TASK OBJECTIVE
Begin at the line that contains "Looking at what is here, what" and continue through the end of the data, rewriting those lines with "rocky mountain slope" swapped for "rocky hillside" and everything else left as it is.

GIVEN RECORDS

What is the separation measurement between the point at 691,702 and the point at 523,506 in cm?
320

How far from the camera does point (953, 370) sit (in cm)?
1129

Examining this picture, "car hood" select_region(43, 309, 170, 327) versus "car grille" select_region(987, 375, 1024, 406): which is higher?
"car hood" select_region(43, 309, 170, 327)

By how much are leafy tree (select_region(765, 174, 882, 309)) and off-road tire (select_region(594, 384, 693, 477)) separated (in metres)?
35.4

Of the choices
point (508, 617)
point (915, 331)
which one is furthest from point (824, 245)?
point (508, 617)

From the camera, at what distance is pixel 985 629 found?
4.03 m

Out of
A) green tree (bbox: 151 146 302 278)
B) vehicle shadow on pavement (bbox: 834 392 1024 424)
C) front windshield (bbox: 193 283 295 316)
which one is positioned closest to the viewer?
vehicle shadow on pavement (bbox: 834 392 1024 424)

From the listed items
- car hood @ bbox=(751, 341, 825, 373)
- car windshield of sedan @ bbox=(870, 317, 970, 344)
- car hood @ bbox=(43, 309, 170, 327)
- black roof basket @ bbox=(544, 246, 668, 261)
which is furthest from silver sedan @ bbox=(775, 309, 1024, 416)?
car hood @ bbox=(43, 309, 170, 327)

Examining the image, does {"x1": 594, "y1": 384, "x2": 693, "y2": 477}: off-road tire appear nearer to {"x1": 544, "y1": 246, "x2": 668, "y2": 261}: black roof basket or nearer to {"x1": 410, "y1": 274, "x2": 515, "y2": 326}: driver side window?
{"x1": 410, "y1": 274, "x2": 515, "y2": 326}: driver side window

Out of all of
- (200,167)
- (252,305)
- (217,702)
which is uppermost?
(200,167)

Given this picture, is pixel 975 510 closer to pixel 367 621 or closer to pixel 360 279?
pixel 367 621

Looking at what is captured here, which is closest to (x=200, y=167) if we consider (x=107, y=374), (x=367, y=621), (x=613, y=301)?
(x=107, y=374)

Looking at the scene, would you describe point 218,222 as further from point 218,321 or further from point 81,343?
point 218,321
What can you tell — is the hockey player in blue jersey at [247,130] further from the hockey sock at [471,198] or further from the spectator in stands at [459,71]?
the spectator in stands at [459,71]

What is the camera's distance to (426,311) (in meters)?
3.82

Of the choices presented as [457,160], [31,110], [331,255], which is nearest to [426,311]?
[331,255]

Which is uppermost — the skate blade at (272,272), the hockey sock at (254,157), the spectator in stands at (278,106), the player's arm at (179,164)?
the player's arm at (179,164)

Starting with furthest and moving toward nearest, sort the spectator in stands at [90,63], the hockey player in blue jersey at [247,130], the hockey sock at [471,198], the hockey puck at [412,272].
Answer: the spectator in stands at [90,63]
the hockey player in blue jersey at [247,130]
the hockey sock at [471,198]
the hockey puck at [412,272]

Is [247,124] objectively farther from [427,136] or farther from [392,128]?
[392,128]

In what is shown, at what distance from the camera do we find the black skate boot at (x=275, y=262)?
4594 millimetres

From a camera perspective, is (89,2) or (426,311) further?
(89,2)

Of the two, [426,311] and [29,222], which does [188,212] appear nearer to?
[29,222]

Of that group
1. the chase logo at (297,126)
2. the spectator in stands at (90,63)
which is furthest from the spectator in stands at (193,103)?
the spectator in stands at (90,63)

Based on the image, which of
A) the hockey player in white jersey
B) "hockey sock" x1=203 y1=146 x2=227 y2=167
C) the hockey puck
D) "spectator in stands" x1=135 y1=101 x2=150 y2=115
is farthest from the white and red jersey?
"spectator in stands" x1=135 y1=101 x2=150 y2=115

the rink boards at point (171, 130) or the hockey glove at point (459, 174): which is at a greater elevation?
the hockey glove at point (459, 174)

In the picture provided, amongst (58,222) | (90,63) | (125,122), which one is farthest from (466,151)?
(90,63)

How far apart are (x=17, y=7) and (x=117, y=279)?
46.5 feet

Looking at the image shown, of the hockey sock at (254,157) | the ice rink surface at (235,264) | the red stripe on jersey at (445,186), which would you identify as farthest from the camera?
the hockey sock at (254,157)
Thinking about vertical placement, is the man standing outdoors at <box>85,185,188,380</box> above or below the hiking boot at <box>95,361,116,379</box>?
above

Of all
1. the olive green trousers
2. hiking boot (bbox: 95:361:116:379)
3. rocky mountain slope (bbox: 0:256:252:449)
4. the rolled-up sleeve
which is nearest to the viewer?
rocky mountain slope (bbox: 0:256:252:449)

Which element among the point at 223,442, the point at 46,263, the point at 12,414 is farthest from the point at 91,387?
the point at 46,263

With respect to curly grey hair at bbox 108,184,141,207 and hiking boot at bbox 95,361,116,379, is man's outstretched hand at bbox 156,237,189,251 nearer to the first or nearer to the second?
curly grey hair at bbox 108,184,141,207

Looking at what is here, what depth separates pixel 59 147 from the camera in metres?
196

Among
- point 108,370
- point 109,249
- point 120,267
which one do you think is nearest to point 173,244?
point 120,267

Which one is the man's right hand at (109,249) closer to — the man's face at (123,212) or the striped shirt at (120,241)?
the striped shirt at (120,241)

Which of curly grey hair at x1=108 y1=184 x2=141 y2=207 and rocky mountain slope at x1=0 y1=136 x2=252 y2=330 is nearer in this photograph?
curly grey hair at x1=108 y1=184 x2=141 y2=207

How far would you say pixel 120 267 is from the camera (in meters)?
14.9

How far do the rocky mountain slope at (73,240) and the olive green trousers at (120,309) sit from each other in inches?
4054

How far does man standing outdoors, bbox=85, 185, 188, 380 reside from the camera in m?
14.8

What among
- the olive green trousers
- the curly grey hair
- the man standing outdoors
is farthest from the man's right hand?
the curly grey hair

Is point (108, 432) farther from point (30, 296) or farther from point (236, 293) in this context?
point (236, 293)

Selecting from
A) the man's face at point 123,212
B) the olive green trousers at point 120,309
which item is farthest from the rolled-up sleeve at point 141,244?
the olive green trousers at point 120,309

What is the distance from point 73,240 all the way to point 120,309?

SOLUTION TO THE EXERCISE
Looking at what is here, what depth separates pixel 59 147 from the camera in metres?
196

Among
- point 108,370
- point 109,249
- point 120,267
which one do you think is nearest to point 173,244?
point 120,267

Which one is the man's right hand at (109,249) closer to — the man's face at (123,212) or the striped shirt at (120,241)?
the striped shirt at (120,241)

Which of curly grey hair at x1=108 y1=184 x2=141 y2=207 and rocky hillside at x1=0 y1=136 x2=252 y2=330 is nearer in this photograph?
curly grey hair at x1=108 y1=184 x2=141 y2=207

How far would you say pixel 120 267 is from the camera (in meters)?
14.9

How far do the rocky hillside at (73,240) and the olive green trousers at (120,309) sit from each other in inches?
4054

How far does man standing outdoors, bbox=85, 185, 188, 380 reside from the camera in m?
14.8

What among
- the olive green trousers
- the curly grey hair
- the man standing outdoors
is farthest from the man's right hand?
the curly grey hair

Is point (108, 432) farther from point (30, 296) or farther from point (236, 293) in this context?
point (236, 293)

Selecting from
A) the man's face at point 123,212
B) the olive green trousers at point 120,309
which item is farthest from the rolled-up sleeve at point 141,244?
the olive green trousers at point 120,309

What is the distance from point 73,240 all the way to point 120,309?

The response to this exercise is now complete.